I'm getting a persistent error "Error: variables ‘x1’, ‘x2’, ‘x3’ were specified with different types from the fit" while trying to predict the outcome of new data using predict in R. I've run this code with success on other models, but for some reason I can't figure out what is wrong with this one. I've replicated the issue with the following code:
# make data
set.seed(19870630)
n <- 1000
df <- data.frame(y = rgamma(n, shape = .5, rate = 1),
#runif(n, 0, 1), # trows same error
x1 = runif(n, 0, 100),
x2 = runif(n, 0, 100),
x3 = runif(n, -1, 1))
df$x2 <- df$x1*df$x1
# refine data by scaling
df$x1 <- scale(df$x1, center = TRUE)
df$x2 <- scale(df$x2, center = TRUE)
df$x3 <- scale(df$x3, center = TRUE)
# double check
head(df); plot(df)
# fit model
mod <- glm(y ~ x1 + x2 + x3, data = df, family=Gamma(link="log"))
# confirm, success
summary(mod)
# make data to retain predictions
## first get realistic ranges of variables of interest, other vars will be held at mean
(x1_span <- c(rep(seq(min(df$x1), max(df$x1)), length = 50)))
(x2_span <- c(rep(seq(min(df$x2), max(df$x2)), length = 50)))

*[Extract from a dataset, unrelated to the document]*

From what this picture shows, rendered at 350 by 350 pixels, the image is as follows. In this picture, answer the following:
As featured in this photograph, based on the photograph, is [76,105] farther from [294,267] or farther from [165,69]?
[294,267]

df_pred_x1_x2 <- data.frame(x1 = x1_span,
x2 = x2_span,
x3 = mean(df$x3))
# generate function for prediction ml predicted values
predict_fun <- function(my_glm) {
predict(my_glm, newdata = df_pred_x1_x2) # this is predict.glm
}
df_pred_x1_x2$y_value_pred <- predict_fun(mod) # error
# "Error: variables ‘x1’, ‘x2’, ‘x3’ were specified with different types from the fit"
# End March 8, 2021
Any help would be appreciated, thank you.
This happens because scale()
makes the variables into single-column matrices (note the num [1:1000, 1]
) in the description of x1
below. To be honest, I'm never sure when this is or isn't going to cause trouble ...
str(df)
'data.frame': 1000 obs. of 4 variables:
$ y : num ...
$ x1: num [1:1000, 1] 1.448 -1.702 -0.559 -1.147 0.732 ...
..- attr(*, "scaled:center")= num 49.2
..- attr(*, "scaled:scale")= num 28.5
...
You can work around this by calling df <- lapply(df,drop)
to drop the extra dimension (before you fit the model). @dlaggy points out that you can also define your own scaling function (function(x) (x-mean(x))/sd(x)
); you could also define
myscale <- function(...) drop(scale(...))
Note that unlike using c()
(which I had suggested in my previous answer), which drops dimensions and other attributes, drop()
only drops dimensions - so you can keep your scale/center attributes with the data as you go along.